What you should do:
Reproduce all the data verbatim.

Items listed in a dataset
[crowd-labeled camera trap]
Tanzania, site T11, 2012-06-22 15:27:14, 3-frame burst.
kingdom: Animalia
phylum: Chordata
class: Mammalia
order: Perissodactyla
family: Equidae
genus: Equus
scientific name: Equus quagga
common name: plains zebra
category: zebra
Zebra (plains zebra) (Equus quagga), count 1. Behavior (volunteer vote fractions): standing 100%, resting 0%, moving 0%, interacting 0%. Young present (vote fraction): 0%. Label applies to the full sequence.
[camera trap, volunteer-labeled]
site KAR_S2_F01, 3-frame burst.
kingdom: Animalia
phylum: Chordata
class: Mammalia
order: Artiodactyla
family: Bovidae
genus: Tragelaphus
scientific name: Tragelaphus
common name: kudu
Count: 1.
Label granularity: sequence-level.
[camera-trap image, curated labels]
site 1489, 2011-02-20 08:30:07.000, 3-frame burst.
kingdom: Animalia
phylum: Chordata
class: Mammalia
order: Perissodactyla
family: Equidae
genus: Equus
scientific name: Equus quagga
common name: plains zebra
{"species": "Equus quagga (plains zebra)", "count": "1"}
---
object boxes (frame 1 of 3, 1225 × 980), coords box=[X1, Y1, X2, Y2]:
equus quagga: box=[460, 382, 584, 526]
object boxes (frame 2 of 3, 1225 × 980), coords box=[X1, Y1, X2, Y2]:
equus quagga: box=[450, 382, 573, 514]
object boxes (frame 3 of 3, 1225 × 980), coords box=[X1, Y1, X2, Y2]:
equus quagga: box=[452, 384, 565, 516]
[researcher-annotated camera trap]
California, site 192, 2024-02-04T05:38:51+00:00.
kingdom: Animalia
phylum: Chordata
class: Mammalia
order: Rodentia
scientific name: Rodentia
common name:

Answer section:
[crowd-labeled camera trap]
Tanzania, site T11, 2012-06-22 15:27:14, 3-frame burst.
kingdom: Animalia
phylum: Chordata
class: Mammalia
order: Perissodactyla
family: Equidae
genus: Equus
scientific name: Equus quagga
common name: plains zebra
category: zebra
Zebra (plains zebra) (Equus quagga), count 1. Behavior (volunteer vote fractions): standing 100%, resting 0%, moving 0%, interacting 0%. Young present (vote fraction): 0%. Label applies to the full sequence.
[camera trap, volunteer-labeled]
site KAR_S2_F01, 3-frame burst.
kingdom: Animalia
phylum: Chordata
class: Mammalia
order: Artiodactyla
family: Bovidae
genus: Tragelaphus
scientific name: Tragelaphus
common name: kudu
Count: 1.
Label granularity: sequence-level.
[camera-trap image, curated labels]
site 1489, 2011-02-20 08:30:07.000, 3-frame burst.
kingdom: Animalia
phylum: Chordata
class: Mammalia
order: Perissodactyla
family: Equidae
genus: Equus
scientific name: Equus quagga
common name: plains zebra
{"species": "Equus quagga (plains zebra)", "count": "1"}
---
object boxes (frame 1 of 3, 1225 × 980), coords box=[X1, Y1, X2, Y2]:
equus quagga: box=[460, 382, 584, 526]
object boxes (frame 2 of 3, 1225 × 980), coords box=[X1, Y1, X2, Y2]:
equus quagga: box=[450, 382, 573, 514]
object boxes (frame 3 of 3, 1225 × 980), coords box=[X1, Y1, X2, Y2]:
equus quagga: box=[452, 384, 565, 516]
[researcher-annotated camera trap]
California, site 192, 2024-02-04T05:38:51+00:00.
kingdom: Animalia
phylum: Chordata
class: Mammalia
order: Rodentia
scientific name: Rodentia
common name:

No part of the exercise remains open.